One thing that was interesting to me during your AGDC lecture was that I got this feeling -- and this is probably wrong -- that some of the subtext was, "You guys are doing this stuff wrong. You're not thinking about it right, and you're kind of wasting your time." I just got that vibe.

RK: Vibe? I actually used the line, "I think we've been thinking about games wrong!"

It sounded more like a "you." Like, "And I'm going to do the awesome thing now!"

RK: That wasn't really the intent. Part of it was that you try to be provocative in the lectures and whatnot, so that's part of it. I'm certainly not going to claim to have all the answers to anything, and I don't think anybody can.

As I commented in the [later] panel, I do think there's two conferences going on. After the lecture, I had a couple of people come up to me and say, "Man, you're always saying wack shit. What the hell. That was totally crazy. I love that you're saying it, and somebody's got to, but that was nuts." And then I had a couple guys come up to me from the web industry and say, "This is obvious stuff. Did they really not know this? This is just boring as hell." I was like, "Okay! I guess we have a divide here!" To some degree, I think there is a need for preconceptions to be challenged, let's put it that way. That's why I come out and make bold statements. "Single-player is doomed!" or like...
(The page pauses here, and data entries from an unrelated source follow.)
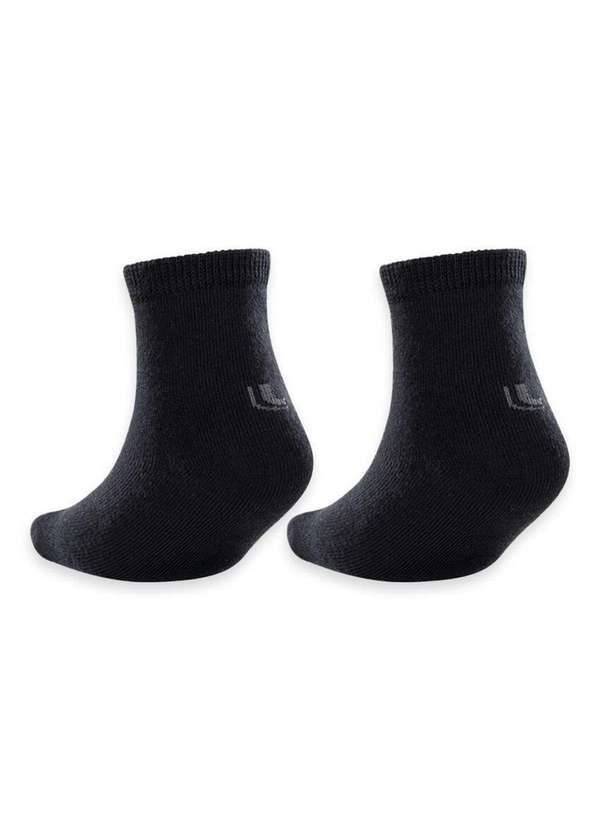 Lupo - Kit 2 pares de Meias Bebê Cano Médio Lupo 2005-088 0901-Preto 2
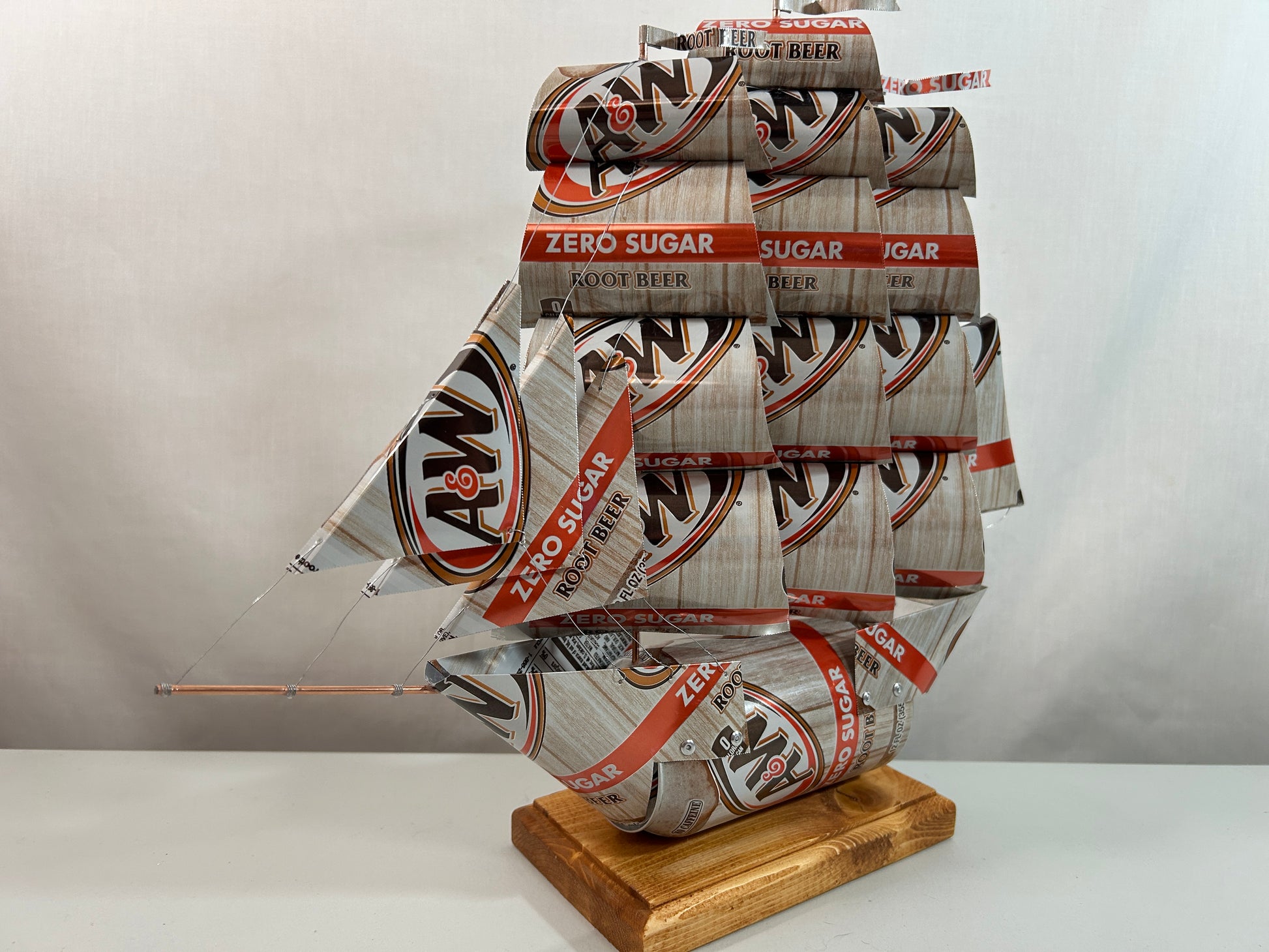 A&W Root Beer Zero Sugar Soda Can Ship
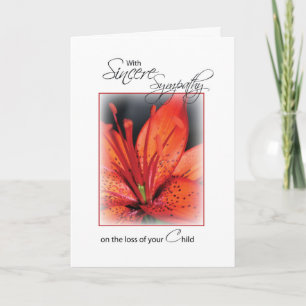 Tarjeta Simpatía por las flores rojas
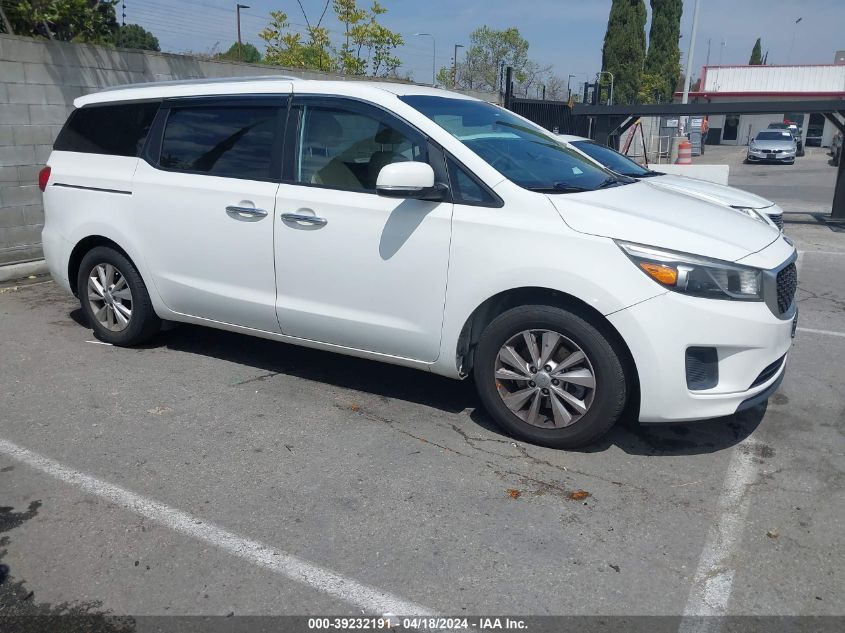 2016 Kia Sedona Lx VIN: KNDMB5C13G6087333 Lot: 39232191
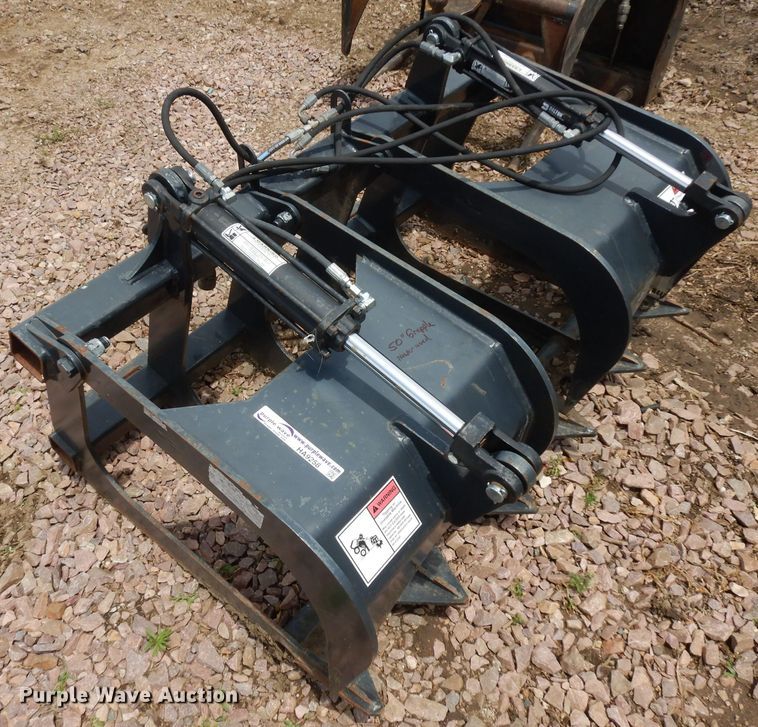 image for item HA9258 50"W skid steer grapple bucket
Christian Nutt: "Consoles are a niche market!"

RK: "Consoles are a niche market."

Which is true.

CN: I came to agree with what you were saying at that point, or I understood the perspective and it does have merit and weight to it. But when you say it like that, everyone's like... (gasp!)

RK: That's the point! That is the point! If they're going to argue against it, then they start having to marshal facts. Then once they have some facts, they can make an informed decision. But otherwise, you don't tend to marshal the facts. You just go along in your current mode of thinking. So it is to be provocative, and try to upset the apple cart and make people think about it.

With the talk you gave, it made me wonder, "Does stuff even need to be a traditional game to be a game and for us to be whatever?" and like Habbo Hotel... Haro called it "a gameless game" yesterday. On the other hand, I also saw Nexon's Maple Story talk, which is very much a game, but is doing a lot of the same things as well, but within a structure where there's no way of saying that it's anything else but a game. You could say it's "stuff and a game" but you can't say "it's not a game."

RK: The way I would respond to that one is to say yeah, and all the triple-A MMO developers didn't go to either one of those two talks!

CN: I love when you chided everyone. I watched Sulka Haro talk, and I wrote about it, and I could feel this slightly electric vibe of tension between the MMO guys in the audience and Haro. I don't want to overgeneralize, but... I got this "We don't like you, and you don't like us," kind of feeling, because they feel like he's doing something different.

RK: Sulka has been coming to GDCs for years! He's a guy who has been bridging the gap all along. Honestly, it's more cases like... Nexon never comes out and talks, because they really do think that they're just a different industry, as far as they're concerned. I don't want to ascribe motives -- I don't really know -- but they just don't do the talks! Because honestly, how relevant would many of the talks here this year be to them? Not very! I think it's really, really, really important that people in any industry get out of their village and go anywhere else and check out what's going on. Travel is broadening.